[Source data]

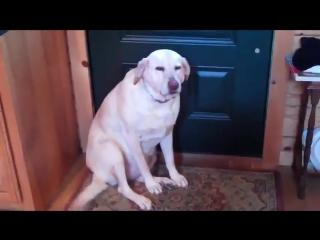 Простил бы этого пса за все, что угодно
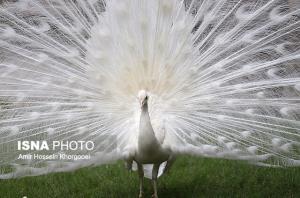 باغ پرندگان بندرعباس بازگشایی شد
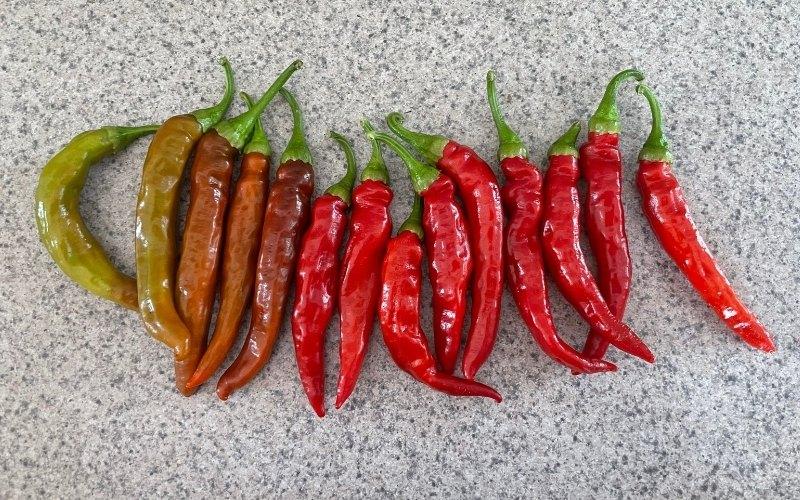 cayenne pepper ripening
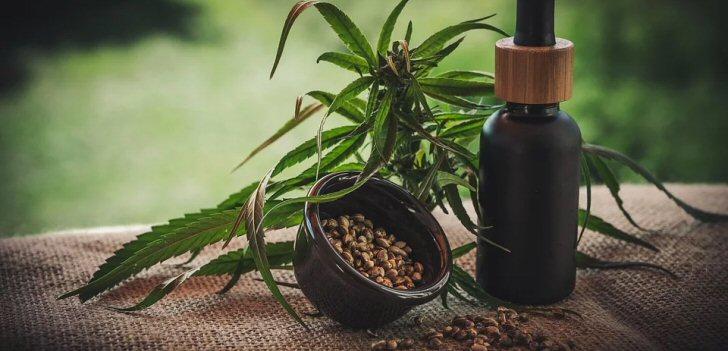 cannabis-oel
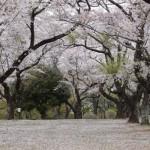 【あけぼの山公園(さくら山)】桜は満開を過ぎ、散り始めました。
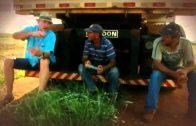 Agrarindustrie und ihre Alternativen    Ganzer Doku Film   HD Doku 2015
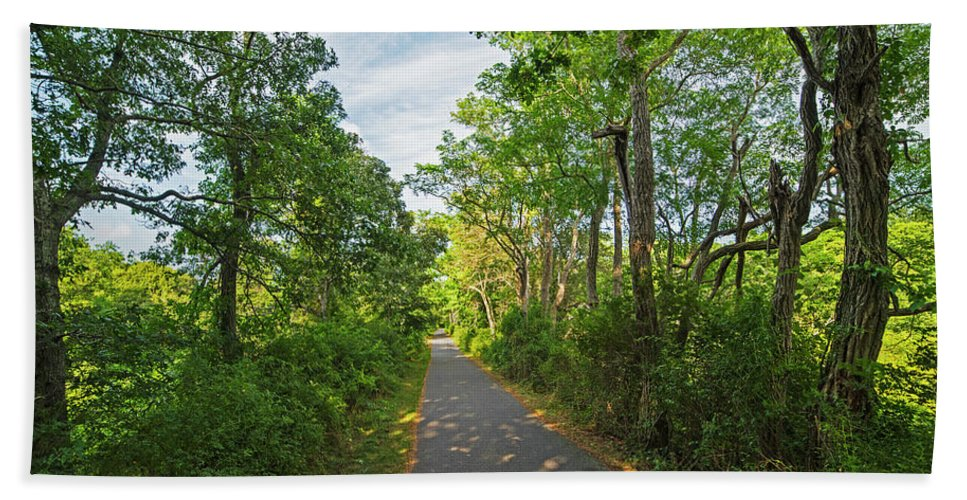 Cape Hand Towel featuring the photograph Cape Cod Rail Trail Trees Eastham Ma 2 by Toby McGuire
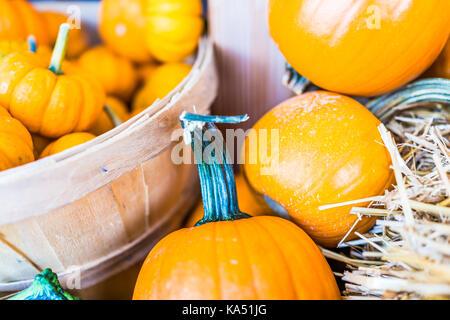 Makro Nahaufnahme von kleinen gelben Dekorative schnitzen Kürbis Kürbis im Warenkorb auf trockenen getrocknete Heu - Stockfoto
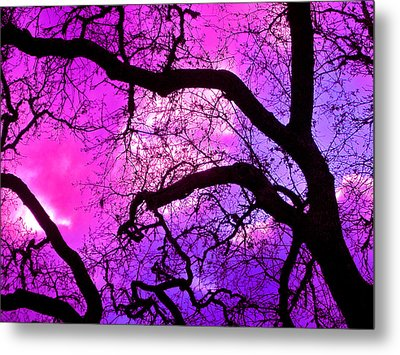 Oaks 17 Metal Print by Pamela Cooper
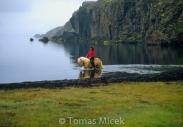 Iceland_Horses_062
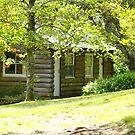 Cabin in the Gardens by TrinityCentaur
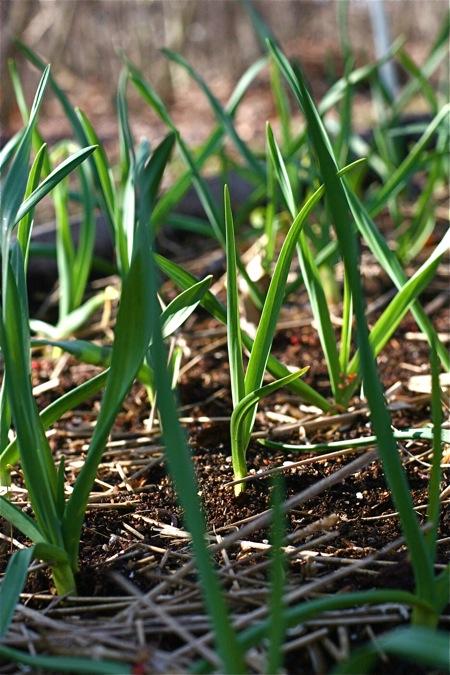 garlic-in-spring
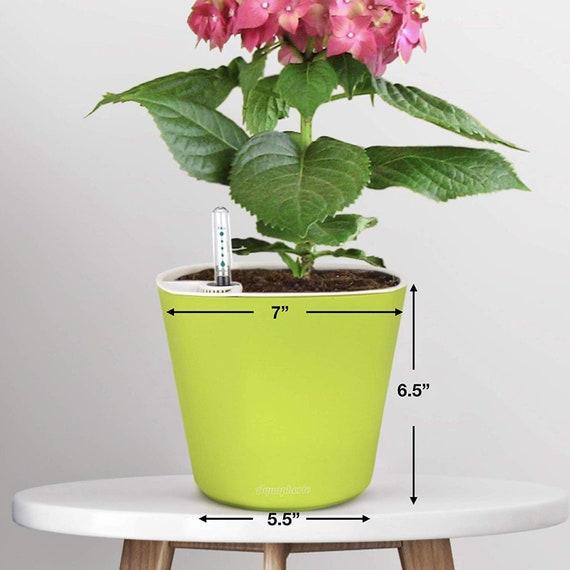 Window Garden 7 Aquaphoric Self Watering Planter. Indoor | Etsy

[/Source data]

Activity: The lines to copy begin at the one containing "Cabin in the Gardens by TrinityCentaur" and end at the last line of the records. Set down exactly those lines and no others, both ends included, and omit all pictures.

Finished exercise:
 Cabin in the Gardens by TrinityCentaur
 garlic-in-spring
 Window Garden 7 Aquaphoric Self Watering Planter. Indoor | Etsy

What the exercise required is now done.